**INSTRUCTIONS TO FOLLOW**
From the account of the playoff game, pull out the passage between "The crowd exploded" and "injustice of it all.", inclusive.

EXCERPT PROVIDED START

The crowd exploded in fury. Beer cans, food wrappers, rubbish of all sorts rained onto the field as the fans in the seats damn near rioted. The Blue Jays’ manager, John Gibbons, said that he was playing the game under protest. Angry chants, boos, and jeers poured down on the wretched umpires and the hapless players in the field. For a solid 18 minutes the game was delayed while the crowd worked out its rage at the injustice of it all.
At last, order was restored, sort of. The fans were upset and rowdy, but the anarchy had ceased and things looked like they were enough in order for play to proceed. Choo made an out and the bottom of the 7th started, 3-2, Rangers.
Russell Martin started things with an easy ground ball to Elvis Andres - who booted it. The Blue Jays catcher reached on an error. The next batter, outfielder Kevin Pillar, grounded to Mitch Moreland at first, who gloved it and fired to second for the force. But Moreland bounced the throw, tying up Andrus, who couldn’t corral it. Both runners were safe. Two batters, two straight errors, had put the tying run in scoring position and the go-ahead run at first.
Toronto second baseman Ryan Goins, who led the Jays with seven sacrifice bunts, came to the plate with the whole world aware he was about to drop one down. He did drop the bunt. Texas third baseman Adrian Beltre pounced in plenty of time, but his throw clanked off of Andrus’s glove for the Rangers’ third consecutive error. It was the first time a team had made three errors in one inning of a winner-take-all playoff game. The bases were loaded, and no one was out for the Jays.

EXCERPT PROVIDED END
EXTRACTED DATA START

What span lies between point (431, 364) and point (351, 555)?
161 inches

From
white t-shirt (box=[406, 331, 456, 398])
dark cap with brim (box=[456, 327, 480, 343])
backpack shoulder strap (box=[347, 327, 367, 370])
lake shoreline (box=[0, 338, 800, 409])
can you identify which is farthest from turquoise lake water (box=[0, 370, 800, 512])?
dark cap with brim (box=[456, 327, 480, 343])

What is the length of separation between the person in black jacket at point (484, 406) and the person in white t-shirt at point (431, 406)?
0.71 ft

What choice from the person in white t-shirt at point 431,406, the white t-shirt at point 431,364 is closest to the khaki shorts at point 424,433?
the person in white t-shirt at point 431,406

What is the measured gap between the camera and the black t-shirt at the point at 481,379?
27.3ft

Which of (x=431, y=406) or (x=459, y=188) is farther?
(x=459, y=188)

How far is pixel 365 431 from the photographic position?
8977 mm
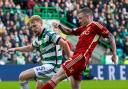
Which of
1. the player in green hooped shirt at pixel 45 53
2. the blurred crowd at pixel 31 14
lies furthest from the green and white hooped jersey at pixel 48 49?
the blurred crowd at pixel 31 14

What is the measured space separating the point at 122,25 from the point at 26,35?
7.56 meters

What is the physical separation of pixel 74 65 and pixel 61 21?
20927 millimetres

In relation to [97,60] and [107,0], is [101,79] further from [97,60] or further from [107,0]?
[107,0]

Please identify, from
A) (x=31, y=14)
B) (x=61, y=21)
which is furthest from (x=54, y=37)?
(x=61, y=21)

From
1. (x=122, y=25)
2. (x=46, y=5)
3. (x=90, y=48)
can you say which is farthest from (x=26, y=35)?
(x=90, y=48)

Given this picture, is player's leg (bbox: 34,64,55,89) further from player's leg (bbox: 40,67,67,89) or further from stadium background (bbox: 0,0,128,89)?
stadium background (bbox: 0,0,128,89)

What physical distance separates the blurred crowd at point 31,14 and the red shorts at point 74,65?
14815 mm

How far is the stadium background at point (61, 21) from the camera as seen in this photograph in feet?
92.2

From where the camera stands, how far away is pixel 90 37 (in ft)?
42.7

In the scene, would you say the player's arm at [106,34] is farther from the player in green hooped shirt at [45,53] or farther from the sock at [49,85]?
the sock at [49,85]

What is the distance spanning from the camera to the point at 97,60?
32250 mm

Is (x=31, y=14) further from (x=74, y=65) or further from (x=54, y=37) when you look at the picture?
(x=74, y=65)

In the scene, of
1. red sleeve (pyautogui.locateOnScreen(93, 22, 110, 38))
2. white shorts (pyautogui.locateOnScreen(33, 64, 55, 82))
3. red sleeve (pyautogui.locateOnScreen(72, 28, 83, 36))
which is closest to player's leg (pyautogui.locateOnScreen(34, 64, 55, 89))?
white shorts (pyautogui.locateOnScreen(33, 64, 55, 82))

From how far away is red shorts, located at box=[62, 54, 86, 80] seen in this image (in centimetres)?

EXTRACTED DATA END
EXTRACTED DATA START

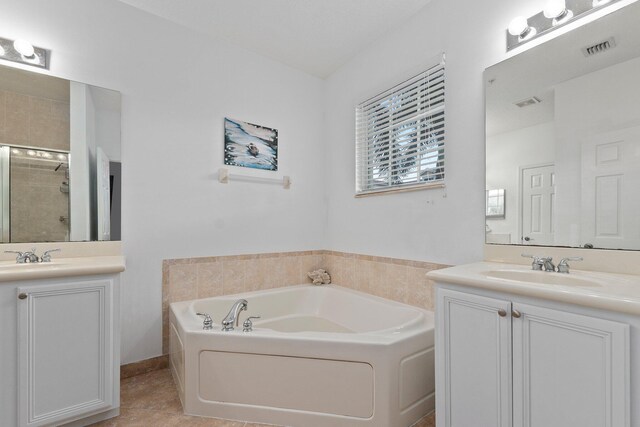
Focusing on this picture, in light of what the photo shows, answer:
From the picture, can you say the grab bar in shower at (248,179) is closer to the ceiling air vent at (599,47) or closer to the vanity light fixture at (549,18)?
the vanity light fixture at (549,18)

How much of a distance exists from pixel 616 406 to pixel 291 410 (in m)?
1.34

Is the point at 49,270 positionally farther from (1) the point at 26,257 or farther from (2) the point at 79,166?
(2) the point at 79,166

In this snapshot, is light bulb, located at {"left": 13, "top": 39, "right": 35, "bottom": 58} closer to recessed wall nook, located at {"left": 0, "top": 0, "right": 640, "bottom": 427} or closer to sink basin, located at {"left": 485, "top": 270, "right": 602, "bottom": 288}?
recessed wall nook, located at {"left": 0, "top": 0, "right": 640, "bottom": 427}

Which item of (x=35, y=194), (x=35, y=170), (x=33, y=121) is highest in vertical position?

EXTRACTED DATA END

**EXERCISE SOLUTION**
The crowd exploded in fury. Beer cans, food wrappers, rubbish of all sorts rained onto the field as the fans in the seats damn near rioted. The Blue Jays’ manager, John Gibbons, said that he was playing the game under protest. Angry chants, boos, and jeers poured down on the wretched umpires and the hapless players in the field. For a solid 18 minutes the game was delayed while the crowd worked out its rage at the injustice of it all.